▶ **REQUIRED TASK 1**
According to the airline history below, in what month and year did City Express cease operations?

----------

City Express (), also known as Air Atonabee Ltd., was an airline based in Ontario, Canada, from 1971 to 1991, which operated passenger services in eastern Canada and the northeastern United States.

History 
City Express was founded by Joseph Csumrik in 1971 as Atonabee Airways based at Peterborough Airport in Peterborough, Ontario. It began scheduled service in 1975. In 1980 the company was renamed to Air Atonabee Ltd.

In 1984, Air Atonabee was acquired by Victor Pappalardo and reorganized into City Express. The airline relocated its base to Toronto Island Airport (now Billy Bishop Toronto City Airport) (YTZ) where it began STOL service. 

City Express ceased operations in February 1991.

----------

▶ **REQUIRED TASK 2**
Please find each line in the records below that contains the word "window" and copy it out.

----------

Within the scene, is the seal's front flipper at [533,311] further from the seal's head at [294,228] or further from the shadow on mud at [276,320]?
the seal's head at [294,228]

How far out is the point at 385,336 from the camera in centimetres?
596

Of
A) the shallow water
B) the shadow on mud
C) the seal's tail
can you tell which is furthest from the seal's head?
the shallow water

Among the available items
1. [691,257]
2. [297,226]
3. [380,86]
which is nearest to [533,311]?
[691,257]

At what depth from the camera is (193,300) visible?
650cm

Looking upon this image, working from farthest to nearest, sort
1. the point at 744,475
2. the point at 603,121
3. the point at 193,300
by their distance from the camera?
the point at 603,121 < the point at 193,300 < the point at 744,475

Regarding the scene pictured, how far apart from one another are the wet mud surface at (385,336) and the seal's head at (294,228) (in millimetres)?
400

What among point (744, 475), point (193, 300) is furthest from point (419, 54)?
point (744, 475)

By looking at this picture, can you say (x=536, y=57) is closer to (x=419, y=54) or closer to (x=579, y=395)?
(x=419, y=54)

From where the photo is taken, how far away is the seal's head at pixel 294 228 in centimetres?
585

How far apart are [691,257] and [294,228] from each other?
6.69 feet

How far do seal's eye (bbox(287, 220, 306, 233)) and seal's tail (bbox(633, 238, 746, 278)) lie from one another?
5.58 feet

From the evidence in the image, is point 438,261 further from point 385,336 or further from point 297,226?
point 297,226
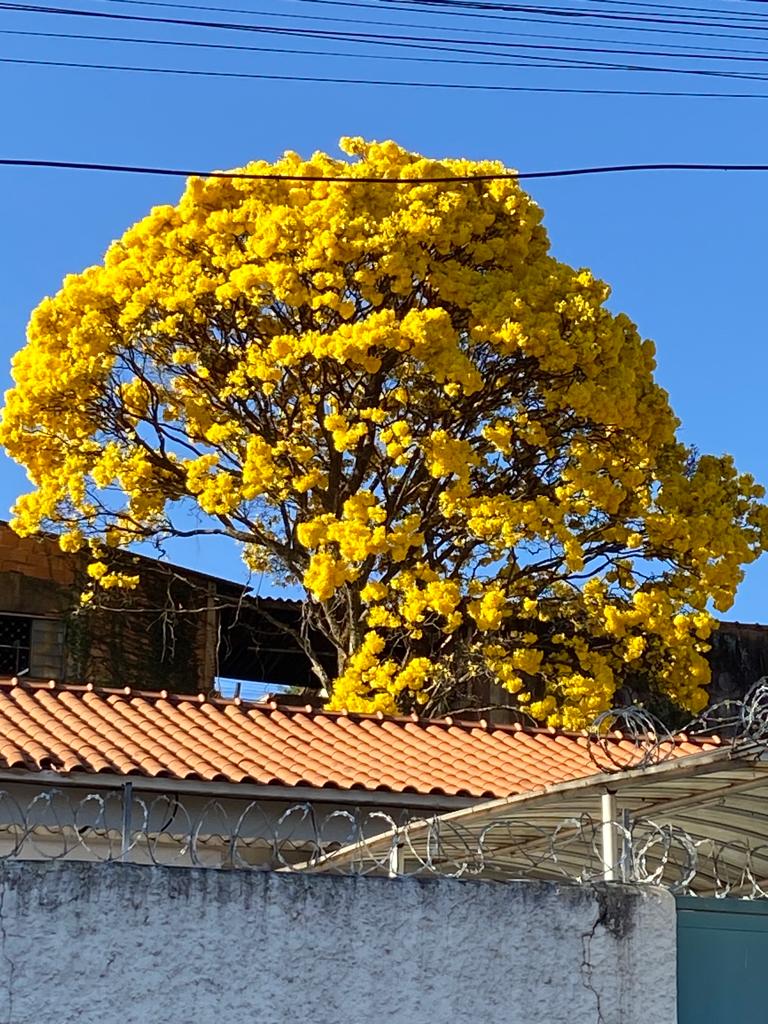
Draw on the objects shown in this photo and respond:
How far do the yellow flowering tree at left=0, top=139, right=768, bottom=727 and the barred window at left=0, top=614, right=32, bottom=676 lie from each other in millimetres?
1235

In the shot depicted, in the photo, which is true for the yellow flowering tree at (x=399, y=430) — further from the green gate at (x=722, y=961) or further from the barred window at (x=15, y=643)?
the green gate at (x=722, y=961)

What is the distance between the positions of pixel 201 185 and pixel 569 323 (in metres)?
4.79

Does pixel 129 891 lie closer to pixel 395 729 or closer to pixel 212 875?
pixel 212 875

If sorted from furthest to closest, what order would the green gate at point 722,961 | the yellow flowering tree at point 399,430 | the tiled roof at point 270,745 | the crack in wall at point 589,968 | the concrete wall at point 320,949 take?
the yellow flowering tree at point 399,430 → the tiled roof at point 270,745 → the green gate at point 722,961 → the crack in wall at point 589,968 → the concrete wall at point 320,949

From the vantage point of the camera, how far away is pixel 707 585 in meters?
18.8

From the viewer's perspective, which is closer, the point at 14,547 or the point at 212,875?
the point at 212,875

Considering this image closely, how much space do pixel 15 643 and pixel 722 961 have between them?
1505 cm

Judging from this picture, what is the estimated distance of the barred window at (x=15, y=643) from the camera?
19438mm

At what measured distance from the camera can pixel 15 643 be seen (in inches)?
770

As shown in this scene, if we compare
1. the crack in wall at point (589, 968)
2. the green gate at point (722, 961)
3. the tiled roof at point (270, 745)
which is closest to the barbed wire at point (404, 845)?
the green gate at point (722, 961)

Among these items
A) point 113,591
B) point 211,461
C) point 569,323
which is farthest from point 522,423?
point 113,591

----------

▶ **EXPECTED ANSWER 1**
February 1991

▶ **EXPECTED ANSWER 2**
How far do the yellow flowering tree at left=0, top=139, right=768, bottom=727 and the barred window at left=0, top=614, right=32, bottom=676 lie from each other in millimetres?
In the shot depicted, in the photo, which is true for the yellow flowering tree at (x=399, y=430) — further from the green gate at (x=722, y=961) or further from the barred window at (x=15, y=643)?
Judging from this picture, what is the estimated distance of the barred window at (x=15, y=643) from the camera?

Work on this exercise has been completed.